TASK DIRECTIONS: The required output is the full listing below, reproduced word for word.

--------

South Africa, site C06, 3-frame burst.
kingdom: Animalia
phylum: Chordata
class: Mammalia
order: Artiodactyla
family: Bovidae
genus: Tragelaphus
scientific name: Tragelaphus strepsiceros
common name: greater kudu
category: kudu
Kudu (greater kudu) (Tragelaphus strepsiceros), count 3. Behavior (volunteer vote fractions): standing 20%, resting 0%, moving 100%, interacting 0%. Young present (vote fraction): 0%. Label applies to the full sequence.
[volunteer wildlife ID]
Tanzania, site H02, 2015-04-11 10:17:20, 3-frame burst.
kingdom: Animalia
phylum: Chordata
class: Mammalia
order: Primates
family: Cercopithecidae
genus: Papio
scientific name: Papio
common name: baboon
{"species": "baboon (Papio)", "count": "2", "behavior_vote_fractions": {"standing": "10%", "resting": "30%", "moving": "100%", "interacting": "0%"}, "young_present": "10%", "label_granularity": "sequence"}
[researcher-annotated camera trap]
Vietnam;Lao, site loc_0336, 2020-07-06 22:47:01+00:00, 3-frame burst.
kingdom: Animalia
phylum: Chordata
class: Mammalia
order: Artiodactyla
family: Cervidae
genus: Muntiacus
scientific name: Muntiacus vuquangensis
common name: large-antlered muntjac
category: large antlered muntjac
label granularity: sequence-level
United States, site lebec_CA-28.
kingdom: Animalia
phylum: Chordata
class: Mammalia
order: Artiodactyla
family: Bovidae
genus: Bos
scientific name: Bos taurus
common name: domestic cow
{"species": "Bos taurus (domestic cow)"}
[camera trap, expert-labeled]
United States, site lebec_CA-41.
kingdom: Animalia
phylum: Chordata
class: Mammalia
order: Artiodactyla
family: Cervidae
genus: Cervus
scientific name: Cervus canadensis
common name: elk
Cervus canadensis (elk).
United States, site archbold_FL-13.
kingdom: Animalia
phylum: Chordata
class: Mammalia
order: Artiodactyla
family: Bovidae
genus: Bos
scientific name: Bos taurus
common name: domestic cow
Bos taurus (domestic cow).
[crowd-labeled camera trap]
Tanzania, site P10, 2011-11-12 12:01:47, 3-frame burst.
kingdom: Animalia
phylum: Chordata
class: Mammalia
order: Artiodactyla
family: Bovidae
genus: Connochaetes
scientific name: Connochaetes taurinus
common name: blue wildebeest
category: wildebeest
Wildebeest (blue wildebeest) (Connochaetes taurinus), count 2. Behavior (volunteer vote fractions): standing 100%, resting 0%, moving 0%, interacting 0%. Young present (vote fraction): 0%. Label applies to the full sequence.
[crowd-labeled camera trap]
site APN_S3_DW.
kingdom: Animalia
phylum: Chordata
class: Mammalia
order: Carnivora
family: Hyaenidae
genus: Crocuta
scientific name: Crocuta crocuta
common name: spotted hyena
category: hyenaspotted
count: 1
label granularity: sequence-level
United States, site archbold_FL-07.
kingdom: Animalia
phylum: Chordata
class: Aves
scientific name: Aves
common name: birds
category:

--------

TASK RESPONSE:
South Africa, site C06, 3-frame burst.
kingdom: Animalia
phylum: Chordata
class: Mammalia
order: Artiodactyla
family: Bovidae
genus: Tragelaphus
scientific name: Tragelaphus strepsiceros
common name: greater kudu
category: kudu
Kudu (greater kudu) (Tragelaphus strepsiceros), count 3. Behavior (volunteer vote fractions): standing 20%, resting 0%, moving 100%, interacting 0%. Young present (vote fraction): 0%. Label applies to the full sequence.
[volunteer wildlife ID]
Tanzania, site H02, 2015-04-11 10:17:20, 3-frame burst.
kingdom: Animalia
phylum: Chordata
class: Mammalia
order: Primates
family: Cercopithecidae
genus: Papio
scientific name: Papio
common name: baboon
{"species": "baboon (Papio)", "count": "2", "behavior_vote_fractions": {"standing": "10%", "resting": "30%", "moving": "100%", "interacting": "0%"}, "young_present": "10%", "label_granularity": "sequence"}
[researcher-annotated camera trap]
Vietnam;Lao, site loc_0336, 2020-07-06 22:47:01+00:00, 3-frame burst.
kingdom: Animalia
phylum: Chordata
class: Mammalia
order: Artiodactyla
family: Cervidae
genus: Muntiacus
scientific name: Muntiacus vuquangensis
common name: large-antlered muntjac
category: large antlered muntjac
label granularity: sequence-level
United States, site lebec_CA-28.
kingdom: Animalia
phylum: Chordata
class: Mammalia
order: Artiodactyla
family: Bovidae
genus: Bos
scientific name: Bos taurus
common name: domestic cow
{"species": "Bos taurus (domestic cow)"}
[camera trap, expert-labeled]
United States, site lebec_CA-41.
kingdom: Animalia
phylum: Chordata
class: Mammalia
order: Artiodactyla
family: Cervidae
genus: Cervus
scientific name: Cervus canadensis
common name: elk
Cervus canadensis (elk).
United States, site archbold_FL-13.
kingdom: Animalia
phylum: Chordata
class: Mammalia
order: Artiodactyla
family: Bovidae
genus: Bos
scientific name: Bos taurus
common name: domestic cow
Bos taurus (domestic cow).
[crowd-labeled camera trap]
Tanzania, site P10, 2011-11-12 12:01:47, 3-frame burst.
kingdom: Animalia
phylum: Chordata
class: Mammalia
order: Artiodactyla
family: Bovidae
genus: Connochaetes
scientific name: Connochaetes taurinus
common name: blue wildebeest
category: wildebeest
Wildebeest (blue wildebeest) (Connochaetes taurinus), count 2. Behavior (volunteer vote fractions): standing 100%, resting 0%, moving 0%, interacting 0%. Young present (vote fraction): 0%. Label applies to the full sequence.
[crowd-labeled camera trap]
site APN_S3_DW.
kingdom: Animalia
phylum: Chordata
class: Mammalia
order: Carnivora
family: Hyaenidae
genus: Crocuta
scientific name: Crocuta crocuta
common name: spotted hyena
category: hyenaspotted
count: 1
label granularity: sequence-level
United States, site archbold_FL-07.
kingdom: Animalia
phylum: Chordata
class: Aves
scientific name: Aves
common name: birds
category:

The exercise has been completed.